We can definitely tune it, and have tuned several, so no worries there!


----------



## Muz (Apr 15, 2018)

Hi Jerry,

Awesome thanks, I ordered the tune a few days ago. I can't wait to get it! How long can I expect until it's shipped?

Muz...


----------



## Muz (Apr 15, 2018)

Wow it's been shipped already! I only ordered it three days ago. Thanks for the super quick service Jerry! :3tens:


----------



## Muz (Apr 15, 2018)

I got the base tune today. Very happy with it. I did some data logging while I was waiting for the base tune (took less than one day).

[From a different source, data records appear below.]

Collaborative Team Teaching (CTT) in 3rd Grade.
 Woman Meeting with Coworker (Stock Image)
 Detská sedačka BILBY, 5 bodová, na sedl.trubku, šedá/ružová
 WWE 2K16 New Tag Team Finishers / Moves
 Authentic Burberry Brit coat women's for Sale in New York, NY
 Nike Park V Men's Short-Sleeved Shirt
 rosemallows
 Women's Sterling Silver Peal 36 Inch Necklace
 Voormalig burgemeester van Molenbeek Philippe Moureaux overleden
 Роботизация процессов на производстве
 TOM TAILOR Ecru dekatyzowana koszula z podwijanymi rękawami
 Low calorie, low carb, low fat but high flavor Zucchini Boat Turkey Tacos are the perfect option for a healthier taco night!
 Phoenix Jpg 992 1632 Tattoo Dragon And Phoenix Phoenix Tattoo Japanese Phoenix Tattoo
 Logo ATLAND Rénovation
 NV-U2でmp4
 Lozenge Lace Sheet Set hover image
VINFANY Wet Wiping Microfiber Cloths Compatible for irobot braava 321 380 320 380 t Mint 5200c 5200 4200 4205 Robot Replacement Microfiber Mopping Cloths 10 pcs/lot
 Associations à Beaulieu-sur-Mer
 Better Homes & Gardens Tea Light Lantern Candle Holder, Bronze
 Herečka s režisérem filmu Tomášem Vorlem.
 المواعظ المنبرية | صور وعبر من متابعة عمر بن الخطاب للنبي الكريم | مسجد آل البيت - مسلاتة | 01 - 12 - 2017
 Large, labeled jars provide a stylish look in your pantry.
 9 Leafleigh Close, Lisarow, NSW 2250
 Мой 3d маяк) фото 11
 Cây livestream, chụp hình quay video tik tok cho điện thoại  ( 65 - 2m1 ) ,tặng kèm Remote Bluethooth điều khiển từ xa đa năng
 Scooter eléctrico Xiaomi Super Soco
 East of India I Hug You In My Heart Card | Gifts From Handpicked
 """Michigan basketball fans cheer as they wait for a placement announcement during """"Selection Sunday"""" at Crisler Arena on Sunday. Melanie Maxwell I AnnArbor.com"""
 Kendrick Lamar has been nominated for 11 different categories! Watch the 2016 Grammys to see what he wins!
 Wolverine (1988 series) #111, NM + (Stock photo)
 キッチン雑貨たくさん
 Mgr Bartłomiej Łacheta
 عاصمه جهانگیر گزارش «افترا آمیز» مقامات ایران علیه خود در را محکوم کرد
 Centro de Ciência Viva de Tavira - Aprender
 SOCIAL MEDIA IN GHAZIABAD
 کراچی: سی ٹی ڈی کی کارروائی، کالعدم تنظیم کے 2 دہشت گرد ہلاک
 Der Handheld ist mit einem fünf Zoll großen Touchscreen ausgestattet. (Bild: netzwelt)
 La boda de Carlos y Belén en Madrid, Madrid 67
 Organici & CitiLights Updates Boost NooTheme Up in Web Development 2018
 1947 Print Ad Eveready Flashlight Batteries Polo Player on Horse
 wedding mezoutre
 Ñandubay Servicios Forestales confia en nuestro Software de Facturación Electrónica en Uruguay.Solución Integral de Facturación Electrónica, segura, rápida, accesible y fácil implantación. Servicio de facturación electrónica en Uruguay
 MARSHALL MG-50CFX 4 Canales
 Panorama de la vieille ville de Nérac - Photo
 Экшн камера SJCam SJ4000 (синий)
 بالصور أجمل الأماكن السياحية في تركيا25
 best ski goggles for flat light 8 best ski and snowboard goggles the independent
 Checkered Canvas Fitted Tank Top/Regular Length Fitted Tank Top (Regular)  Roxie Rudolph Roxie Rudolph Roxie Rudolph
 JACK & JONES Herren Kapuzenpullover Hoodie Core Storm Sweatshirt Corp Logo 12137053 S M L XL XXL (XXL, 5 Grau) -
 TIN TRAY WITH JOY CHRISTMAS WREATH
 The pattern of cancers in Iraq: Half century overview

Engine Torque Actual (TQACT2):
Stock - 224Nm
Base tune - 274Nm


Not sure how accurate these numbers are, or variables between logs. I'll post the difference when I get the custom tune.
The boost was typically about 12-13, now 16-18 and much more quickly and consistently.
The power comes on much stronger and quicker hmy:

Looking forward to the custom tune, not sure what to expect???


----------



## Muz (Apr 15, 2018)

I got the custom tune today. It took a bit longer than normal to arrive because I had to remedy the high knock retard by gapping the spark plugs from 0.028. I set them to 0.0185 and all seems good.
The run I mentioned above was a freak run at 274Nm on the TQACT2 reading, other logs it was 256-264. Now it's up to 288Nm. It hits 21PSI easily, but it does drop off a lot in high RPM to about 16-17PSI, though that wouldn't be a tune problem as I understand this is normal and the wastegate actuator would fix that. So by the numbers on the logs it looks like about a 65Nm gain from stock. Though the stock log still had the AEM cold air intake kit installed beforehand. Not sure how much increase that makes on it's own. Any ideas about that? Or how accurate those log torque readings are? I guess I'll check the forums 
There is a pretty big difference from the base tune but I will notice it more once I start driving it normally, same as when I got the base tune.

Muz...


----------